South Africa has made substantial progress in its first 20 years of democracy, achieving much improved living standards for its citizens. But growth has slowed in recent years, specifically relative to other emerging markets. Although weak trading partners’ growth contributed to the slowdown, increasingly binding structural constraints, such as protracted strikes and electricity constraints, have been important factors. Unemployment remains high at 25.5 percent.
Consumer Price Index (CPI) inflation declined to 5.9 percent in September after staying above the South African Reserve Bank (SARB)’s 3-6 percent band for six months, mainly driven by depreciation. The SARB has raised the repo rate by 75 basis points since January 2014.
South Africa’s twin deficits remain elevated. Despite a 26 percent real effective exchange rate depreciation since 2010, the current account deficit remains high (5.8 percent of Gross Domestic Product (GDP) in 2013), reflecting persistent competitiveness problems, soft terms of trade, supply bottlenecks, and subdued external demand. Notwithstanding expenditure discipline, the general government budget deficit was 4.5 percent of GDP in 2013, and public debt rose to 45 percent of GDP from 27 percent in 2008. In the recently-announced Medium-Term Budget Policy Statement, the authorities have announced that they will take measures to improve the public finances.
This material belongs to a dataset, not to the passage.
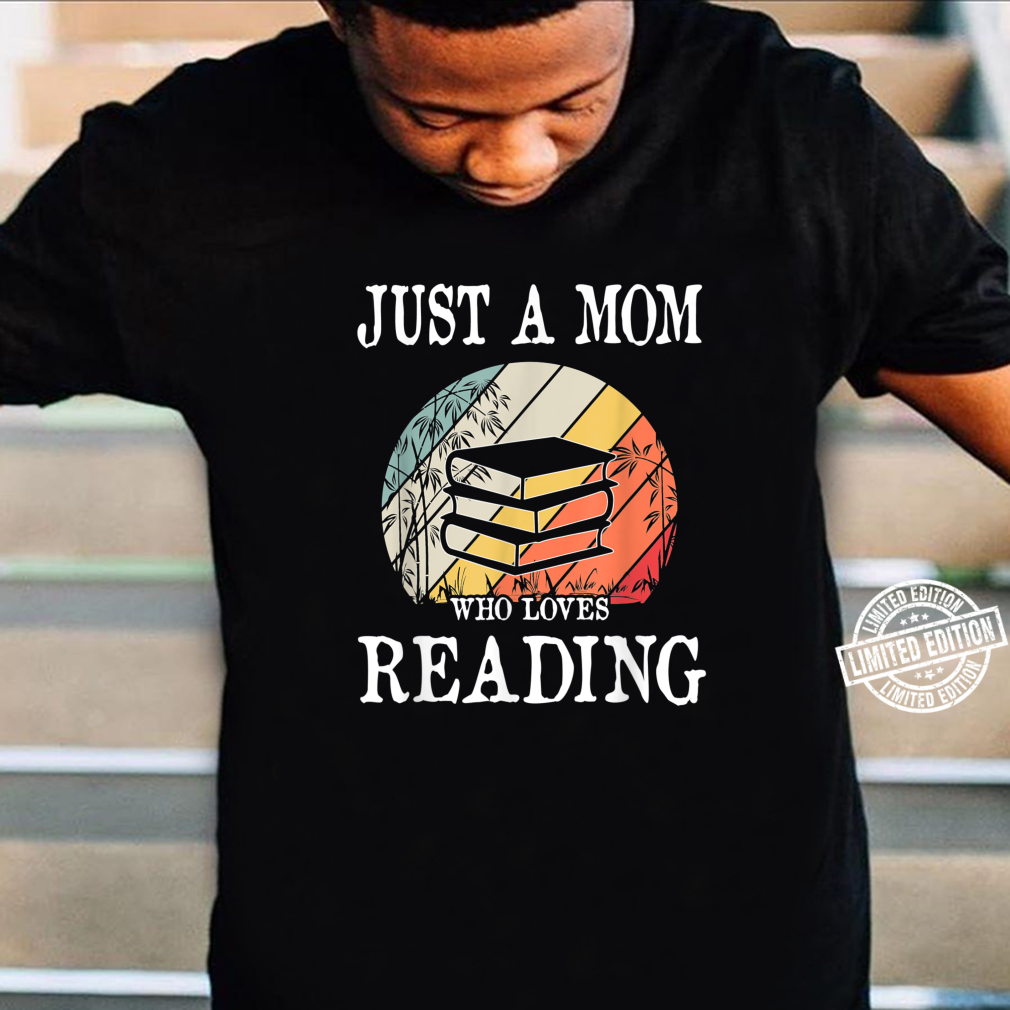 Just A Mom Who Loves Reading Shirt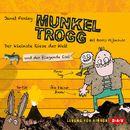 Munkel Trogg - Der kleinste Riese der Welt und der fliegende Esel/Janet Foxley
The Financial System Stability Assessment (FSSA) concluded that financial sector risks are elevated but manageable. The financial system is large, highly interconnected, dependent on wholesale funding, and credit risk is rising due to sluggish growth and tighter financial conditions. However, capital buffers are relatively high, financial regulation and supervision are strong, and capital controls limit liquidity risks.
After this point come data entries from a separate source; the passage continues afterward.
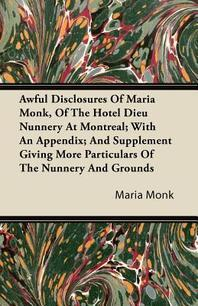 Awful Disclosures Of Maria Monk, Of The Hotel Dieu Nunnery At Montreal; With An Appendix; And Supplement Giving More Particulars Of The Nunnery And Gr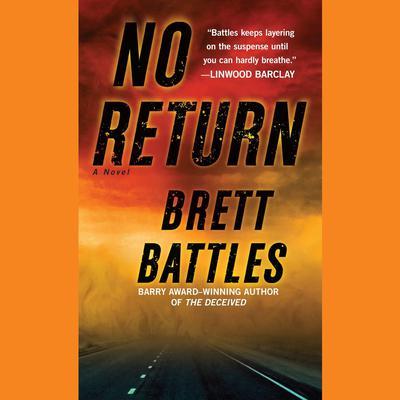 No Return: A Novel Audiobook, by Brett Battles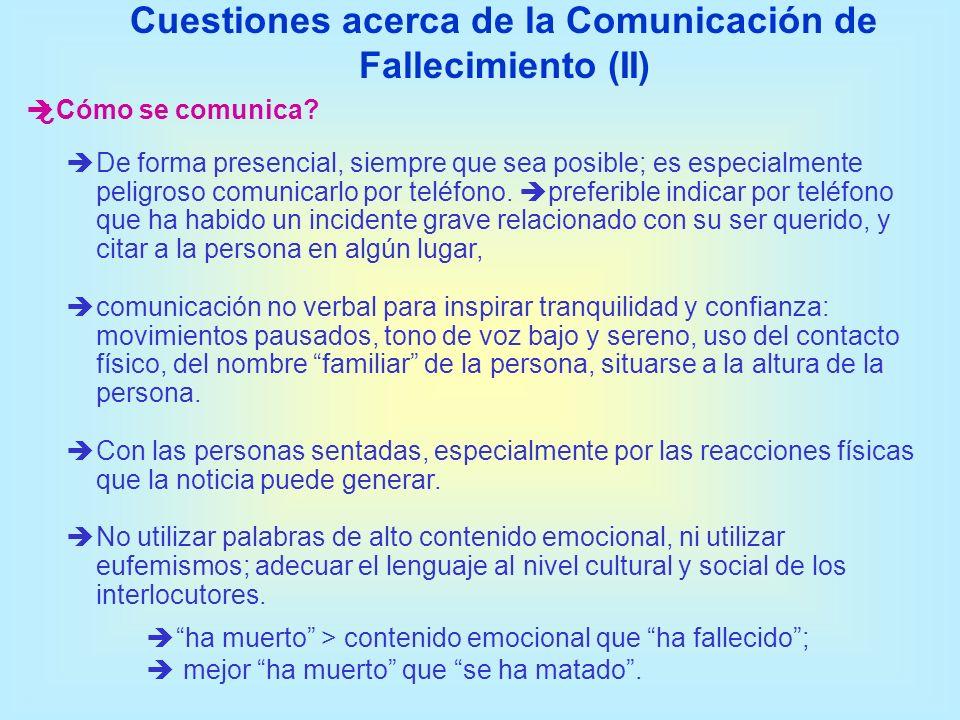 Cuestiones acerca de la Comunicación de Fallecimiento (II)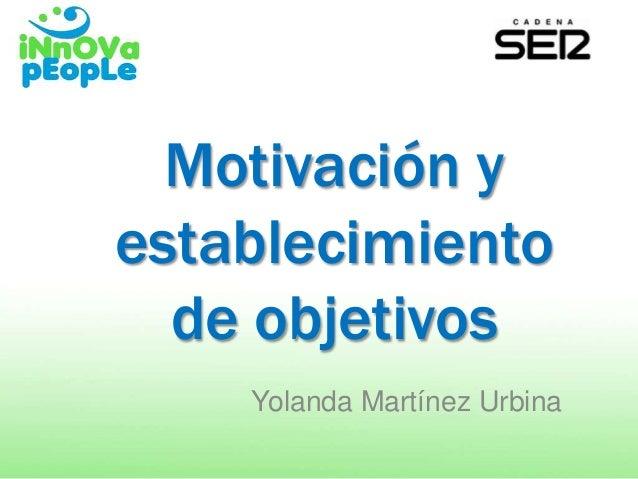 Motivación y establecimiento de objetivos Yolanda Martínez Urbina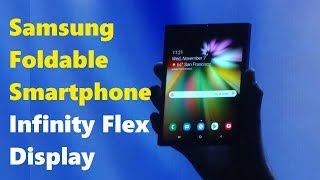 Samsung Galaxy Foldable Smartphone Official Hands-On Video - The Infinity Flex!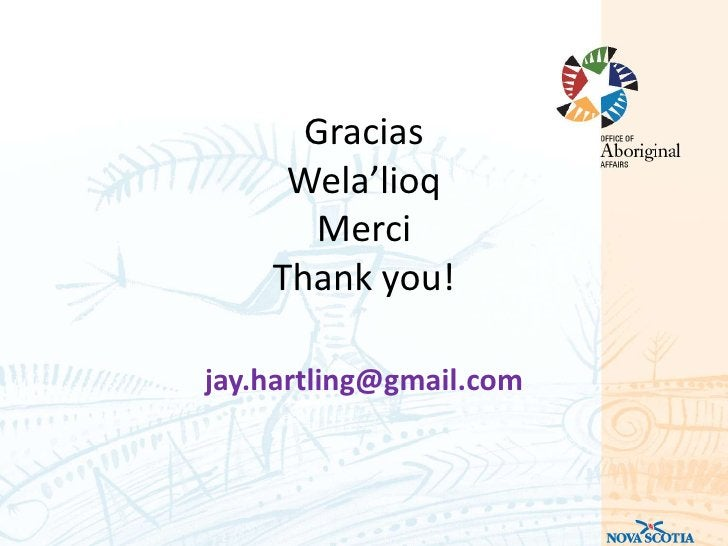 Gracias     Wela'lioq      Merci    Thank you!jay.hartling@gmail.com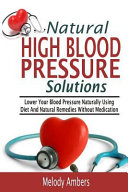 Natural High Blood Pressure Solutions Book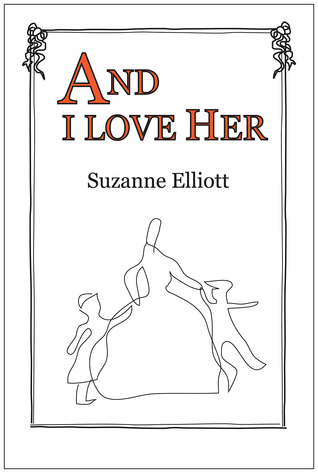 And I Love Her by Suzanne Elliott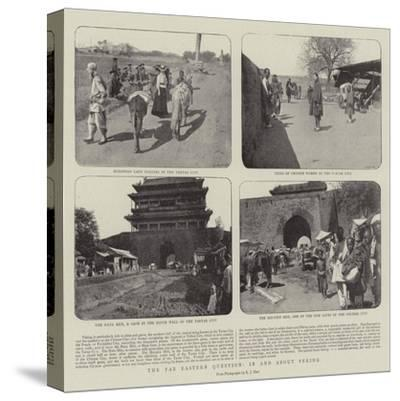 The Far Eastern Question, in and About Peking--Stretched Canvas Print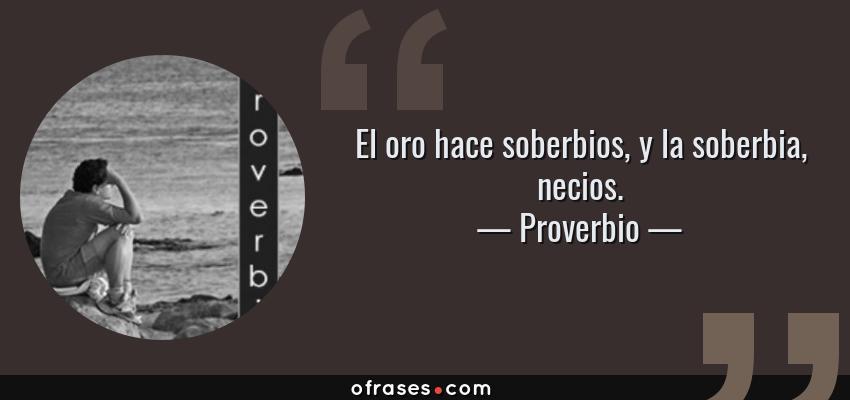 Frases de Proverbio - El oro hace soberbios, y la soberbia, necios.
The outlook is lackluster with considerable risks. Growth is projected to slow to 1.4 percent in 2014 and rebound only modestly to 2.1 percent in 2015 on improved industrial relations, while private consumption remains depressed under tighter financial conditions. Slowly easing infrastructure constraints and stronger external demand are expected to raise growth to 2.75 percent in 2016–19 but not enough to lower unemployment significantly. Fiscal and current account deficits are expected to fall moderately over the medium term. Inflation is projected to decline in 2015 on account of lower oil and food prices and tighter policies. Structural reforms are essential to generate more growth and jobs and to address the challenges of poverty, inequality, and unemployment.
Risks are tilted to the downside. A sharp surge in global financial market volatility could lead to capital flow reversals and trigger a disorderly adjustment in the current account deficit. Lower global growth and commodity prices, further delays in relieving electricity constraints, and more labor market disruptions are additional key risks.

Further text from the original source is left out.